▶ _What to produce_
Change every "evergreen tree" in the records below to "pine tree", leaving all other text unchanged.

● ● ● ●

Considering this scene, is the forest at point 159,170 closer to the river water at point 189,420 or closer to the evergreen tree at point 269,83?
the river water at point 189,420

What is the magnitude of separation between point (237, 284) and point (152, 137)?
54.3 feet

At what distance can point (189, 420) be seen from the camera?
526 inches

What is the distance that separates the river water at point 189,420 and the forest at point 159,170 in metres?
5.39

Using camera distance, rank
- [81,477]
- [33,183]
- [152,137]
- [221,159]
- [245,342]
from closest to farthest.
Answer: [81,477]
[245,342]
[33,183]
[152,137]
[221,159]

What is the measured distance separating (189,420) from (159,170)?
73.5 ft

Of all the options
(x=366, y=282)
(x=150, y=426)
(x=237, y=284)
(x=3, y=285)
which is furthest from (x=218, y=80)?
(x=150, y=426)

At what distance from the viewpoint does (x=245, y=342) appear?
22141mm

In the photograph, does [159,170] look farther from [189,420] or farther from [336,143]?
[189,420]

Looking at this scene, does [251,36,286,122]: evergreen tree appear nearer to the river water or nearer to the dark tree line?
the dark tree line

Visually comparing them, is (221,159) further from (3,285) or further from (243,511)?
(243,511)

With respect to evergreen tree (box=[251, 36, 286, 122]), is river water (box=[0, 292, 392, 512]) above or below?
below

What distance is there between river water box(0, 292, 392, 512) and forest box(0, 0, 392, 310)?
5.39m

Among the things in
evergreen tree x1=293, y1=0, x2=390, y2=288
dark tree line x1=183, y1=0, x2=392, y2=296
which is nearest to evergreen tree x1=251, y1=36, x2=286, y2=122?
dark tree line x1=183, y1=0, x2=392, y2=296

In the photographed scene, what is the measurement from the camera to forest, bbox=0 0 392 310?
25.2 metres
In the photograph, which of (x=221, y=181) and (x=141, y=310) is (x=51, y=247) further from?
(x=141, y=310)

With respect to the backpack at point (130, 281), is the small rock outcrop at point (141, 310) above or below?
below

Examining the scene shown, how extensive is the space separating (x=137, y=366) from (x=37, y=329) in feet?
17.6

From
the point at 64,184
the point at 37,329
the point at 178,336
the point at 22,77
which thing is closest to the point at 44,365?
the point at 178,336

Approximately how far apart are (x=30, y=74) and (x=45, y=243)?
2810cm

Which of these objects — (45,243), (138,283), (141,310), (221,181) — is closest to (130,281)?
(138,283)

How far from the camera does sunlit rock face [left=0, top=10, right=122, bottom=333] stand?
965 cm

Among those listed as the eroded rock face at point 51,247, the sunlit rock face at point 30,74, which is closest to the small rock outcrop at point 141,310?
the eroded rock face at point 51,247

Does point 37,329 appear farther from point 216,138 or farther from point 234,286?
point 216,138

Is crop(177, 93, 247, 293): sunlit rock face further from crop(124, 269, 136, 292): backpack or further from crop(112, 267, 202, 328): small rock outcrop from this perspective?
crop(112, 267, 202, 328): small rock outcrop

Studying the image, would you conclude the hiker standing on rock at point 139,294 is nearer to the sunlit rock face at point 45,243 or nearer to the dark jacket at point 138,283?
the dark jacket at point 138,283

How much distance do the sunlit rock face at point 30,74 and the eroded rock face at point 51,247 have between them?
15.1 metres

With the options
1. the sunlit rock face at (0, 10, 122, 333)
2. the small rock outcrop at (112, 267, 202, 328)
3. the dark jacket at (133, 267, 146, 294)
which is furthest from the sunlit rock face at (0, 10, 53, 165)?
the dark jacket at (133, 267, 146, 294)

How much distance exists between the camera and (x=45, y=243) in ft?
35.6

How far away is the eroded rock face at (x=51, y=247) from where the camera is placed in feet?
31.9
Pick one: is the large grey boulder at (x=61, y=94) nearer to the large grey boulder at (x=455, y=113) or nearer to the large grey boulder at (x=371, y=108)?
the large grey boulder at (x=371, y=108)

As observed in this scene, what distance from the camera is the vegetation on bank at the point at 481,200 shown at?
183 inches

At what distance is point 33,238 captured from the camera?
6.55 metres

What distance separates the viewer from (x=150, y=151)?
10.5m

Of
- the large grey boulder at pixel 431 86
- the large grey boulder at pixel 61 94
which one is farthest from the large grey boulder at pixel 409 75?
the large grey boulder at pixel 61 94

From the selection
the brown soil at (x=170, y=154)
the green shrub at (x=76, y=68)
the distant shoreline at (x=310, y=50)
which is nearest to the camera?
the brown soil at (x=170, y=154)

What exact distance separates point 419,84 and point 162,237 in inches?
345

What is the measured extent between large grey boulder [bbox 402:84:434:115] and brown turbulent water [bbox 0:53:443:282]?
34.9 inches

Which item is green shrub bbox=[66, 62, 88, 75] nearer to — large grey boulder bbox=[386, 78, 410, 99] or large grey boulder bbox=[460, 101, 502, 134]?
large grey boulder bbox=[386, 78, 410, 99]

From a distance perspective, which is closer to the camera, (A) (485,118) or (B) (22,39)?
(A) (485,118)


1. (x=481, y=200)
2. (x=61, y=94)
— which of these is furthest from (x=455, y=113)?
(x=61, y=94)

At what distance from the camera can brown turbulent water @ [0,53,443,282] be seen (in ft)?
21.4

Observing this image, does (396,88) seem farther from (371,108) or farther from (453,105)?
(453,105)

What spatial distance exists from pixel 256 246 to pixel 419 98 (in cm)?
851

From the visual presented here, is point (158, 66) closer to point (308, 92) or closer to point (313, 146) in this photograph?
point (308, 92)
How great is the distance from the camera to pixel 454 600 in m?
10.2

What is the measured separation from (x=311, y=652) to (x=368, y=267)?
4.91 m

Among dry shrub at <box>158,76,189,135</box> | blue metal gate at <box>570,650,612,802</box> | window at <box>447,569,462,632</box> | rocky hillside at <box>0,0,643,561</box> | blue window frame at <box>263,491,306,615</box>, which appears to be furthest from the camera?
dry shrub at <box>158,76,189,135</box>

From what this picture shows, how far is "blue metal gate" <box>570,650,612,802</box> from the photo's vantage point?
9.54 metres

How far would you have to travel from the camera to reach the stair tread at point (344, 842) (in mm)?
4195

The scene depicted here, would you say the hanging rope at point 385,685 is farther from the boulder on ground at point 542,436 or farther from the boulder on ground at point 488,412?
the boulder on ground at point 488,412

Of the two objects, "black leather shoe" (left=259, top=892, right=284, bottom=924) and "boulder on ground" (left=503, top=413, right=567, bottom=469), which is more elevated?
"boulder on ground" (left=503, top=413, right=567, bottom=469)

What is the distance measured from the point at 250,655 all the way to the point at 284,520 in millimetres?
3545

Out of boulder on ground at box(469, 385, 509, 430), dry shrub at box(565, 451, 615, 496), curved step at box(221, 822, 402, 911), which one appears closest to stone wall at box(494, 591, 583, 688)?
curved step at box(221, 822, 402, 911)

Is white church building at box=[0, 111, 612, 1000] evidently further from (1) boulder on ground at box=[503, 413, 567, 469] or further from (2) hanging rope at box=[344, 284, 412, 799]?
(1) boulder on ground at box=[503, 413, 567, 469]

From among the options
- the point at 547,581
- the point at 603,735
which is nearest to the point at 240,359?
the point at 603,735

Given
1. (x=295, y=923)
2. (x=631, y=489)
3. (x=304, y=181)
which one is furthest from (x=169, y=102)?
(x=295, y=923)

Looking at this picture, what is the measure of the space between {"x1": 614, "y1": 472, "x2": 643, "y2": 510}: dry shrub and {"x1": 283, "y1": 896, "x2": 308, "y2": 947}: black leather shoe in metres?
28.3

● ● ● ●

▶ _Solution below_
Considering this scene, is the forest at point 159,170 closer to the river water at point 189,420 or closer to the pine tree at point 269,83?
the river water at point 189,420

What is the magnitude of separation between point (237, 284) and point (152, 137)?
54.3 feet

At what distance can point (189, 420) be seen from the camera?
526 inches

What is the distance that separates the river water at point 189,420 and the forest at point 159,170 in metres?
5.39

Using camera distance, rank
- [81,477]
- [33,183]
- [152,137]
- [221,159]
- [245,342]
from closest to farthest.
Answer: [81,477]
[245,342]
[33,183]
[152,137]
[221,159]

What is the measured distance separating (189,420) from (159,170)?
73.5 ft

Of all the options
(x=366, y=282)
(x=150, y=426)
(x=237, y=284)
(x=3, y=285)
which is furthest from (x=218, y=80)?
(x=150, y=426)

At what distance from the viewpoint does (x=245, y=342) appear?
22141mm

In the photograph, does [159,170] look farther from [189,420] or farther from [336,143]?
[189,420]

Looking at this scene, does [251,36,286,122]: pine tree appear nearer to the river water or nearer to the dark tree line?
the dark tree line

Visually comparing them, is (221,159) further from (3,285) or further from (243,511)?
(243,511)

With respect to pine tree (box=[251, 36, 286, 122]), is river water (box=[0, 292, 392, 512]) above or below?
below

What distance is there between river water box(0, 292, 392, 512) and forest box(0, 0, 392, 310)?
5.39m

Among the things in
pine tree x1=293, y1=0, x2=390, y2=288
dark tree line x1=183, y1=0, x2=392, y2=296
which is nearest to pine tree x1=251, y1=36, x2=286, y2=122?
dark tree line x1=183, y1=0, x2=392, y2=296

In the photographed scene, what is the measurement from the camera to forest, bbox=0 0 392 310?
25.2 metres
In the photograph, which of (x=221, y=181) and (x=141, y=310) is (x=51, y=247) further from?
(x=141, y=310)

With respect to the backpack at point (130, 281), is the small rock outcrop at point (141, 310) above or below?
below

Examining the scene shown, how extensive is the space separating (x=137, y=366) from (x=37, y=329) in feet?
17.6

From
the point at 64,184
the point at 37,329
the point at 178,336
the point at 22,77
which thing is closest to the point at 44,365?
the point at 178,336

Approximately how far apart are (x=30, y=74) and (x=45, y=243)?
2810cm

Which of these objects — (45,243), (138,283), (141,310), (221,181) — is closest to (130,281)?
(138,283)

How far from the camera does sunlit rock face [left=0, top=10, right=122, bottom=333] stand?
965 cm

Among those listed as the eroded rock face at point 51,247, the sunlit rock face at point 30,74, which is closest to the small rock outcrop at point 141,310?
the eroded rock face at point 51,247

Does point 37,329 appear farther from point 216,138 or farther from point 234,286?
point 216,138

Is crop(177, 93, 247, 293): sunlit rock face further from crop(124, 269, 136, 292): backpack or further from crop(112, 267, 202, 328): small rock outcrop from this perspective?
crop(112, 267, 202, 328): small rock outcrop

Studying the image, would you conclude the hiker standing on rock at point 139,294 is nearer to the sunlit rock face at point 45,243 or nearer to the dark jacket at point 138,283?
the dark jacket at point 138,283

How much distance do the sunlit rock face at point 30,74 and the eroded rock face at point 51,247 have between them?
15.1 metres

With the options
1. the sunlit rock face at (0, 10, 122, 333)
2. the small rock outcrop at (112, 267, 202, 328)
3. the dark jacket at (133, 267, 146, 294)
which is furthest from the sunlit rock face at (0, 10, 53, 165)?
the dark jacket at (133, 267, 146, 294)

How much distance exists between the camera and (x=45, y=243) in ft?
35.6

How far away is the eroded rock face at (x=51, y=247) from where the camera is placed in feet?
31.9
Pick one: is the large grey boulder at (x=61, y=94) nearer to the large grey boulder at (x=455, y=113) or nearer to the large grey boulder at (x=371, y=108)?
the large grey boulder at (x=371, y=108)

As observed in this scene, what distance from the camera is the vegetation on bank at the point at 481,200 shown at?
183 inches

At what distance is point 33,238 captured from the camera?
6.55 metres

What distance separates the viewer from (x=150, y=151)?
10.5m

Of
- the large grey boulder at pixel 431 86
- the large grey boulder at pixel 61 94
which one is farthest from the large grey boulder at pixel 409 75?
the large grey boulder at pixel 61 94

From the selection
the brown soil at (x=170, y=154)
the green shrub at (x=76, y=68)
the distant shoreline at (x=310, y=50)
which is nearest to the camera?
the brown soil at (x=170, y=154)

What exact distance separates point 419,84 and point 162,237 in inches?
345

What is the measured extent between large grey boulder [bbox 402:84:434:115] and brown turbulent water [bbox 0:53:443:282]?
34.9 inches

Which item is green shrub bbox=[66, 62, 88, 75] nearer to — large grey boulder bbox=[386, 78, 410, 99] or large grey boulder bbox=[460, 101, 502, 134]?
large grey boulder bbox=[386, 78, 410, 99]

From a distance perspective, which is closer to the camera, (A) (485,118) or (B) (22,39)?
(A) (485,118)


1. (x=481, y=200)
2. (x=61, y=94)
— which of these is furthest from (x=455, y=113)?
(x=61, y=94)

At what distance from the camera can brown turbulent water @ [0,53,443,282] be seen (in ft)?
21.4

Observing this image, does (396,88) seem farther from (371,108) or farther from (453,105)?
(453,105)

What spatial distance exists from pixel 256 246 to pixel 419 98 (in cm)?
851

From the visual presented here, is point (158, 66) closer to point (308, 92) or closer to point (313, 146) in this photograph?
point (308, 92)
How great is the distance from the camera to pixel 454 600 in m?
10.2

What is the measured separation from (x=311, y=652) to (x=368, y=267)?
4.91 m

Among dry shrub at <box>158,76,189,135</box> | blue metal gate at <box>570,650,612,802</box> | window at <box>447,569,462,632</box> | rocky hillside at <box>0,0,643,561</box> | blue window frame at <box>263,491,306,615</box>, which appears to be furthest from the camera?
dry shrub at <box>158,76,189,135</box>

From what this picture shows, how far is "blue metal gate" <box>570,650,612,802</box> from the photo's vantage point?
9.54 metres

How far would you have to travel from the camera to reach the stair tread at point (344, 842) (in mm)?
4195

The scene depicted here, would you say the hanging rope at point 385,685 is farther from the boulder on ground at point 542,436 or farther from the boulder on ground at point 488,412?
the boulder on ground at point 488,412

Of the two objects, "black leather shoe" (left=259, top=892, right=284, bottom=924) and "boulder on ground" (left=503, top=413, right=567, bottom=469), which is more elevated?
"boulder on ground" (left=503, top=413, right=567, bottom=469)

What is the distance measured from the point at 250,655 all the way to the point at 284,520 in millimetres?
3545

Out of boulder on ground at box(469, 385, 509, 430), dry shrub at box(565, 451, 615, 496), curved step at box(221, 822, 402, 911), which one appears closest to stone wall at box(494, 591, 583, 688)?
curved step at box(221, 822, 402, 911)

Is white church building at box=[0, 111, 612, 1000] evidently further from (1) boulder on ground at box=[503, 413, 567, 469] or further from (2) hanging rope at box=[344, 284, 412, 799]?
(1) boulder on ground at box=[503, 413, 567, 469]

From among the options
- the point at 547,581
- the point at 603,735
which is nearest to the point at 240,359?
the point at 603,735

Given
1. (x=295, y=923)
2. (x=631, y=489)
3. (x=304, y=181)
which one is furthest from (x=169, y=102)?
(x=295, y=923)

Looking at this picture, what is the measure of the space between {"x1": 614, "y1": 472, "x2": 643, "y2": 510}: dry shrub and {"x1": 283, "y1": 896, "x2": 308, "y2": 947}: black leather shoe in metres?
28.3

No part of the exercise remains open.